The levity disappears quickly when we hear voices calling to each other.

"Here's the bike!"
"They're not here!"

"Shit." Jerome hisses. We move as one, hurrying forward as silently as possible. They don't seem to be too close. Yet. We're both limping as we make our way through the trees. But the pain now won't matter if they find us. "Wait." Jerome's voice is barely a whisper as he throws an arm in front of me. Ahead of us. A man in leather. Flashlight in one hand, gun in the other. Jerome acts on instinct. Before I can process what's happening I'm pressed against a tree by his body. He holds a finger to his lips. I nod. Slowly, I raise my arm and pull his hood over the shock of ginger hair.

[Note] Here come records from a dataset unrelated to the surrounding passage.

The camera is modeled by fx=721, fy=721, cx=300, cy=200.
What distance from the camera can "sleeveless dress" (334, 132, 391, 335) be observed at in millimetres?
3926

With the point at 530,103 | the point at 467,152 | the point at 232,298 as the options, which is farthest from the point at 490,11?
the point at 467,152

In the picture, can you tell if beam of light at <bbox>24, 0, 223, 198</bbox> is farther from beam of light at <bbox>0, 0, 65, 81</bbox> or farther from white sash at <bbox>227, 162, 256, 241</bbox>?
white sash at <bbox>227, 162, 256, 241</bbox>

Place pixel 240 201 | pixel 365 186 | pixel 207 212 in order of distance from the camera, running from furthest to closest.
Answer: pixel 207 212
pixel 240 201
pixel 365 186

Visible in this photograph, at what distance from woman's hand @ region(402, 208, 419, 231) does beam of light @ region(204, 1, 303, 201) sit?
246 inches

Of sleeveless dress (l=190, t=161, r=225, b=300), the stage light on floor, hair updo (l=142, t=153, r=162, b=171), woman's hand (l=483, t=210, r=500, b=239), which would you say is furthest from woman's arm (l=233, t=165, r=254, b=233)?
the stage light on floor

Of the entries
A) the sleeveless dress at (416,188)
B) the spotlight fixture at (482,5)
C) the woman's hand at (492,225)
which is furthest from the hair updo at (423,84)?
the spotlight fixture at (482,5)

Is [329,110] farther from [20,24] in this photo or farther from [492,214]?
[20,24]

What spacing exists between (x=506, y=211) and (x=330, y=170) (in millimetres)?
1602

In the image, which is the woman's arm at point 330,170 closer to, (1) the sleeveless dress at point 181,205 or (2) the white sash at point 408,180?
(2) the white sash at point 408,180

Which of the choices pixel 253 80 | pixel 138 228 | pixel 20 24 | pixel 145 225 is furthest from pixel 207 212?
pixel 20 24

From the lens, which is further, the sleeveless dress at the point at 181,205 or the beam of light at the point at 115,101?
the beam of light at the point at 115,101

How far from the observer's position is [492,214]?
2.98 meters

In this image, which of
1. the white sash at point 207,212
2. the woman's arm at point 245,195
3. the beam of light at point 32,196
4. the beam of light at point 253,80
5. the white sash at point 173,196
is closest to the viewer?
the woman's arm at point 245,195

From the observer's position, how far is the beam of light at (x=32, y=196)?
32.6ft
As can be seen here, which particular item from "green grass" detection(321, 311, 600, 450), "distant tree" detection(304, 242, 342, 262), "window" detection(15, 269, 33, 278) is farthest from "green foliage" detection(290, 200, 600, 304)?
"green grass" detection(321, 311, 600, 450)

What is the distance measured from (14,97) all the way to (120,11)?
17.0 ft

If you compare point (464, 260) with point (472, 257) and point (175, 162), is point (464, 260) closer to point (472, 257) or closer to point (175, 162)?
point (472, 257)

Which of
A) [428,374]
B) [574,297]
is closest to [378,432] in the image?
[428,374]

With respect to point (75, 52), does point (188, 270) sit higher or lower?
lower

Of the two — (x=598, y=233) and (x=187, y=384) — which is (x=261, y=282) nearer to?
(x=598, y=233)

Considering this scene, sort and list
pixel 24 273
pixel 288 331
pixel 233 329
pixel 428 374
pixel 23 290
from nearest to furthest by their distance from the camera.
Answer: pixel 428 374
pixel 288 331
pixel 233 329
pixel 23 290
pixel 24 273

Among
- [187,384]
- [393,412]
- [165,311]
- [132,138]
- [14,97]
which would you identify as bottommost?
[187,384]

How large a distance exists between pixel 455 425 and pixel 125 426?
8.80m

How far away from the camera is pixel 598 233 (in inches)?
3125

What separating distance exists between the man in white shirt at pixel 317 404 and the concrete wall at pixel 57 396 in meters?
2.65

Our hearts beat as one. Eyes fixed on each other. Breath mingling. My hand hasn't moved from his hood. My wrist rests on his shoulder.

The moment feels endless.

There's a sigh from behind the tree. The man is walking away. But Jerome isn't moving. And neither am I. We're frozen here, together, separate from the world. For once free from everything else. I'm not scared. Fear doesn't mean anything anymore. Jerome's eyes flicker to my lips, and mine imitate him. It seems like the only thing to do.

The sound of cars driving away makes me jump. The spell is broken. Jerome pulls back, leaving the space around me suddenly empty and incomplete.
"We should go." I manage to speak. He nods, and I lead us away from the tree, from that moment suspended in time.